(Book: I Don’t Have Enough FAITH to Be an ATHEIST, by Geisler and Turek, chapter 13.)
It’s time to dig into the Trinity itself, and Geisler and Turek want us to know up front that we’re most certainly not dealing with an unreasonable dogma here.
Despite what some skeptics may say, the Trinity is not illogical or against reason. Saying that there is one God and three Gods would be illogical. But saying that there is one God who has three persons is not illogical. It may be beyond reason, but it’s not against reason.
Gotta love the bit where they say the Trinity is beyond reason rather than against reason.
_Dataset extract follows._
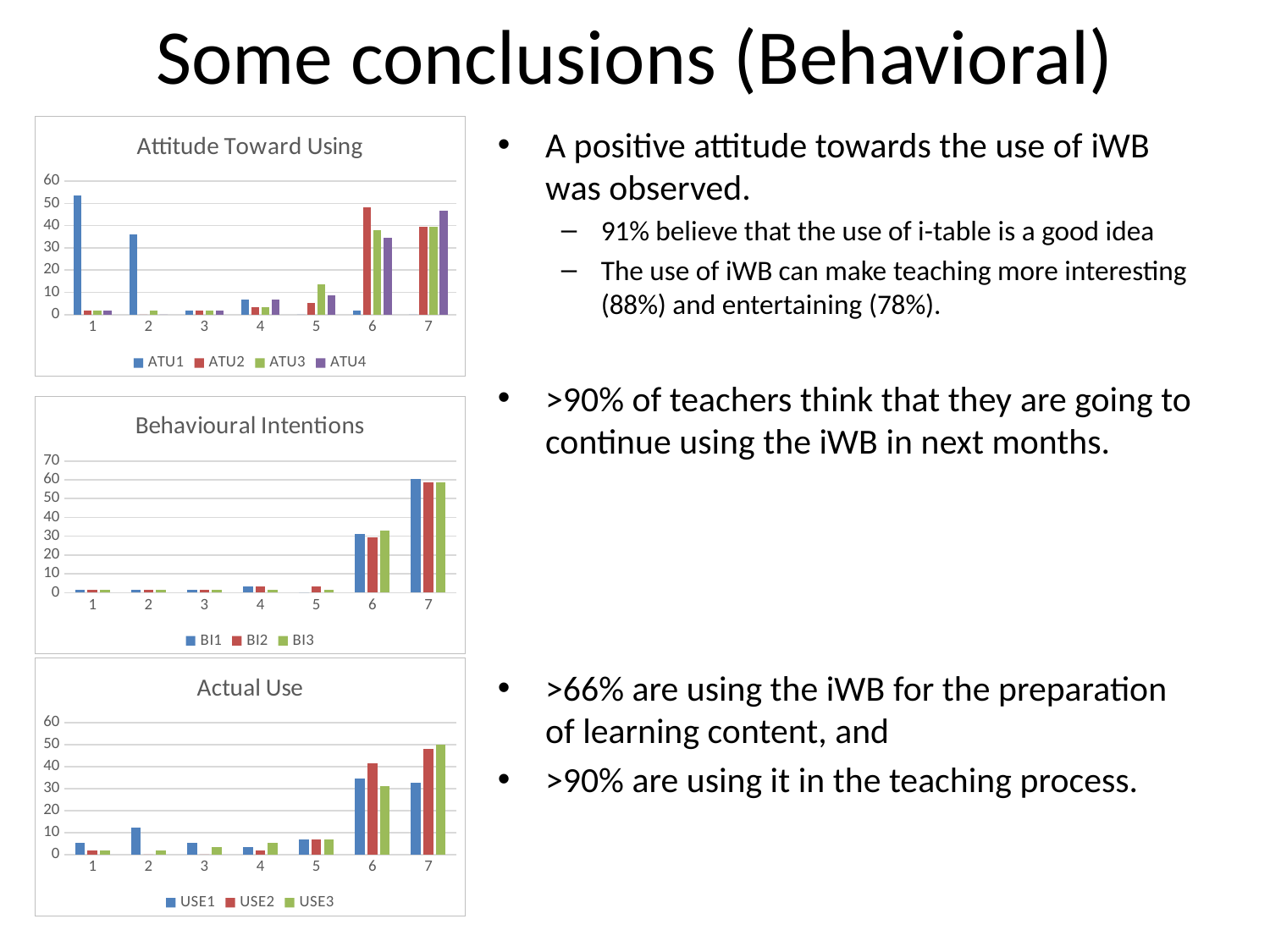
In the Behavioural Intentions chart, is the value of BI1 for category 7 greater or less than 50? greater In the Attitude Toward Using chart, for which category is ATU1 highest? 1 In the Attitude Toward Using chart, is the value of ATU1 for category 1 greater or less than 50? greater In the Attitude Toward Using chart, how many series does the legend list? 4 What type of chart is the Actual Use chart? bar chart In the Behavioural Intentions chart, is the value of BI1 for category 6 greater or less than 40? less In the Actual Use chart, which is larger for category 6: USE1 or USE2? USE2 In the Behavioural Intentions chart, how many categories are shown on the x axis? 7 In the Attitude Toward Using chart, for which category is ATU4 highest? 7 In the Behavioural Intentions chart, how many series does the legend list? 3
In other words, if trinitarians contradict themselves, that doesn’t mean they’re actually wrong, it just means we’re too stupid to figure out a way to resolve the contradiction. It’s an IOU for the rationalization they’d like to be able to come up with, but can’t. And God’s the one that’s supposed to pick up the tab!
G&T are partly correct: depending on how you define “God” and “person,” it might not necessarily be illogical to say that one God can have three persons. If God is a category, or a species, or an organization, He/They/It could have any number of persons as members. There is one humanity that has many persons, one Republican party that has many persons, and so on. The illogical stuff doesn’t kick in until you start trying to claim that this is anything other than frank polytheism.